1. Get and prepare the ***training*** and ***testing*** data

2. Build a model with ***configurable parameters*** to make predictions

3. Iteratively train the model by tweaking the parameters to improve predictions

4. Test and verify the model

+ Flux uses ***automatic differentiation***  for gradient to perform, and improve predictions. 

+ Since Flux is written in Julia in principle modifyng the model structure (changing the configuration and location of layers within the model) can be done directly in Julia to improve the understanding of Flux operations and/or improve model performance.


### Line to fit

y = 4x + 2


In [1]:
using Flux
y(x) = 4x + 2


y (generic function with 1 method)

### Prepare Training and Testing Data

In [2]:
x_train, x_test = hcat(0:5...), hcat(6:10...)

# use the function y from a previous cell generate y_train and y_test
y_train, y_test = y.(x_train), y.(x_test)

@show(x_train)
@show(x_test)
@show(y_train)
@show(y_test)

x_train = [0 1 2 3 4 5]
x_test = [6 7 8 9 10]
y_train = [2 6 10 14 18 22]
y_test = [26 30 34 38 42]


1×5 Matrix{Int64}:
 26  30  34  38  42

#### Build a Dense Model to make predictions

#### Models and Layers 

+ ***Models*** in Deep Learning (in Flux, Tensorflow, Python, ...) have one or more ***layers***.

+ ***Layers*** are the fundamental building blocks of a Neural Net. 

+ Layers perform specific mathematical operations on their inputs data to produce an output. 

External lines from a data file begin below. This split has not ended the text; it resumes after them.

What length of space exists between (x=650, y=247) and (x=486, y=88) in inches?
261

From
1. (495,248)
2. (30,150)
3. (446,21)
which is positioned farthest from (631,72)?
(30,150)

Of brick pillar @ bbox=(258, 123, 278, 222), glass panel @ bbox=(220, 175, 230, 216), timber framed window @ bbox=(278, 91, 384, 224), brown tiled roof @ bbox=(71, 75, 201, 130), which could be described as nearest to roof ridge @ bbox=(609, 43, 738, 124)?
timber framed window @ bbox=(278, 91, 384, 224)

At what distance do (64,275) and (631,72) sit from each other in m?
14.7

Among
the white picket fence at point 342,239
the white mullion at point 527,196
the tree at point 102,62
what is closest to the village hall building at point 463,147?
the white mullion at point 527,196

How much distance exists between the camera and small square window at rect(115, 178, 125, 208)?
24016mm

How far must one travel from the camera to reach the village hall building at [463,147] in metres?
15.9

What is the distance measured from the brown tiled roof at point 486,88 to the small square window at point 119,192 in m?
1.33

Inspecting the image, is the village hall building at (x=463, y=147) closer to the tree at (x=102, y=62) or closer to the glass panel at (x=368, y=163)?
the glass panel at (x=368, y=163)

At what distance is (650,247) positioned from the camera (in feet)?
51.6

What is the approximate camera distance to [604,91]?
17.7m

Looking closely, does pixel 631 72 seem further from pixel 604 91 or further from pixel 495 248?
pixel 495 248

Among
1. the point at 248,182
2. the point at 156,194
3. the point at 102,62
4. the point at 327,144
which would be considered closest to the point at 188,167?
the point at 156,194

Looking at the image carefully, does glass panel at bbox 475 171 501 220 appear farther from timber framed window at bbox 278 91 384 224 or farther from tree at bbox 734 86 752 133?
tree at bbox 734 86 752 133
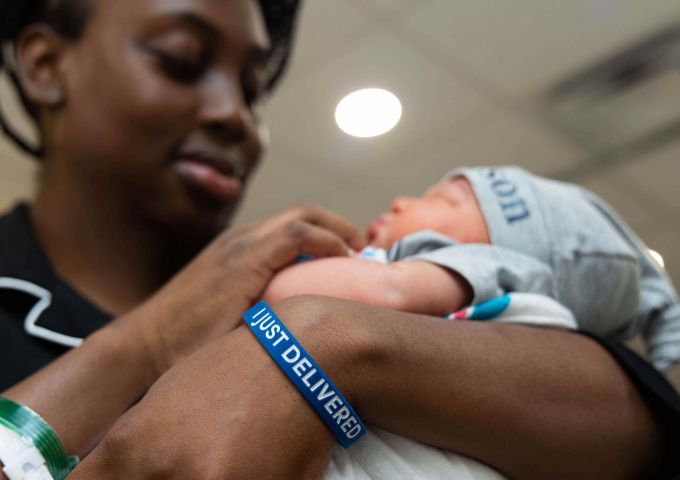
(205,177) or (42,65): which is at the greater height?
(42,65)

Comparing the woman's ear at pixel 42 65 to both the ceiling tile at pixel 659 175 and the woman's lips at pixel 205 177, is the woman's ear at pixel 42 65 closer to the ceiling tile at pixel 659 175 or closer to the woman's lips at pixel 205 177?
the woman's lips at pixel 205 177

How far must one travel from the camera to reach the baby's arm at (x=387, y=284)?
0.66 meters

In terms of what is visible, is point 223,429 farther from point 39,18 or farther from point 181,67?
point 39,18

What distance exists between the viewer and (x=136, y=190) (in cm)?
97

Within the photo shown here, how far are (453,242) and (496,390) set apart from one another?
248 mm

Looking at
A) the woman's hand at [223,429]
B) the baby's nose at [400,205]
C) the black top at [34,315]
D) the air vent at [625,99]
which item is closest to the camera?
the woman's hand at [223,429]

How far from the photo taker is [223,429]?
47 centimetres

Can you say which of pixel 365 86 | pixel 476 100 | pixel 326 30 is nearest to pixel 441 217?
pixel 326 30

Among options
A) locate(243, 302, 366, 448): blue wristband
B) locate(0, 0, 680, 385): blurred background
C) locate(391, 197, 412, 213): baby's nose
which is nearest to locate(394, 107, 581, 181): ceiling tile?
locate(0, 0, 680, 385): blurred background

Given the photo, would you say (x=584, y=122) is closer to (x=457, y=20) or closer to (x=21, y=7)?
(x=457, y=20)

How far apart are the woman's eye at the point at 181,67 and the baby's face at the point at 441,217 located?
0.37 m

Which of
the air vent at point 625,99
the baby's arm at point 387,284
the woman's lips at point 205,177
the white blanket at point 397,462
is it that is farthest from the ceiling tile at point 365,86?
the white blanket at point 397,462

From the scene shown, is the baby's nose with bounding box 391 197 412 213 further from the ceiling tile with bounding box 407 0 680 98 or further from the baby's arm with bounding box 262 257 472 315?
the ceiling tile with bounding box 407 0 680 98

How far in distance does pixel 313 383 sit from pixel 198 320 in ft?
0.91
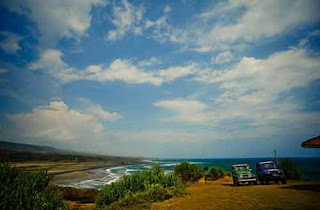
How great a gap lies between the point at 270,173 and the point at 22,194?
2092 cm

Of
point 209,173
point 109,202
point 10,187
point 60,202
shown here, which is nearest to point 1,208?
point 10,187

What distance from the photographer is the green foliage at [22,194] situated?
725 cm

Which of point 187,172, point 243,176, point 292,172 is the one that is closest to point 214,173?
point 187,172

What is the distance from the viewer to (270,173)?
21078mm

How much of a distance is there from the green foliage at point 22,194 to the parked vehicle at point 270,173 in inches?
742

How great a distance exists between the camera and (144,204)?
1327 centimetres

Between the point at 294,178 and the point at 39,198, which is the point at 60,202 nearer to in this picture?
the point at 39,198

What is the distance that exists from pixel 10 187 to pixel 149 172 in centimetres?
1220

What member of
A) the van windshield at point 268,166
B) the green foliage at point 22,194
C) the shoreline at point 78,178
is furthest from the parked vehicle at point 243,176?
the shoreline at point 78,178

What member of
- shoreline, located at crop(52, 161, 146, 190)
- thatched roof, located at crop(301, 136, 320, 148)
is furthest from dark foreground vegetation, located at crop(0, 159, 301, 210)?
shoreline, located at crop(52, 161, 146, 190)

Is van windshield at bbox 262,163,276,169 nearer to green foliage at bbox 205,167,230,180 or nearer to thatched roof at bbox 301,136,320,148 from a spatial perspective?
thatched roof at bbox 301,136,320,148

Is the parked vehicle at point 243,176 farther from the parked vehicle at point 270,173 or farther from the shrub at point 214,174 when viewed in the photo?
the shrub at point 214,174

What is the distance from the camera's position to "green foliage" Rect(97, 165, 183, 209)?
14.4 meters

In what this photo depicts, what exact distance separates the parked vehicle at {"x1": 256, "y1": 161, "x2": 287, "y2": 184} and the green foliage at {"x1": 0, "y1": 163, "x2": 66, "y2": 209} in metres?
18.8
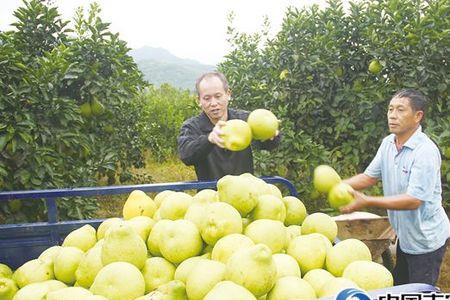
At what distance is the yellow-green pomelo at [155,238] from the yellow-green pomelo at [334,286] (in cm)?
64

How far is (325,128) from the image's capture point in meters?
5.77

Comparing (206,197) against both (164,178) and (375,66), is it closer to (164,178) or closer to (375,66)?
(375,66)

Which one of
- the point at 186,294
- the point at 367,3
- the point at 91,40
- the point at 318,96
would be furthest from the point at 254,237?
the point at 367,3

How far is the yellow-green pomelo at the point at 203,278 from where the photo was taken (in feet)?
4.57

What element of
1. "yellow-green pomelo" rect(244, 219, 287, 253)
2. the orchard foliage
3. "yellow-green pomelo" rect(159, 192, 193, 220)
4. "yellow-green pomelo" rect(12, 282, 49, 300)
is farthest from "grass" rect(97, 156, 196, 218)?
"yellow-green pomelo" rect(244, 219, 287, 253)

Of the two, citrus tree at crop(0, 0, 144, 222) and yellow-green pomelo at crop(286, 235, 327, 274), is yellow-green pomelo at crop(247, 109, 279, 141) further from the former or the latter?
citrus tree at crop(0, 0, 144, 222)

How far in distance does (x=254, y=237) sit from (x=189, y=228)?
241mm

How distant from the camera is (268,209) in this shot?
187 centimetres

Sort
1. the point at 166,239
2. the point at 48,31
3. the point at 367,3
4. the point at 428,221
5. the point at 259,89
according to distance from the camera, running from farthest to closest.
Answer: the point at 259,89, the point at 367,3, the point at 48,31, the point at 428,221, the point at 166,239

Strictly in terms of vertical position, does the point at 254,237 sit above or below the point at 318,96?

+ Layers are individual computational units that are combined to form a complete model, or network.

[https://docs.google.com/presentation/d/1enC7SsWr4rSFrHYWFym5qbhoVxfDUZQjmAO8euPY2jw/edit#slide=id.g3ffb334e74_0_28]



##### Types of Layers

+ Flux provides several of the most common pre-built layer types for common deep learning operations:

1. Dense: Fully connected layer where each unit (neuron) connects to all neurons in the previous layer. 

2. Conv: Convolutional layer, typically used for processing image data.

4. RNN / LSTM / GRU: These are ***Recurrent layers*** commonly used for sequential data, like text or time series.

    + RNN :Recurrent Neural Nets are designed for sequential data by incorporating loops that allow information to persist. 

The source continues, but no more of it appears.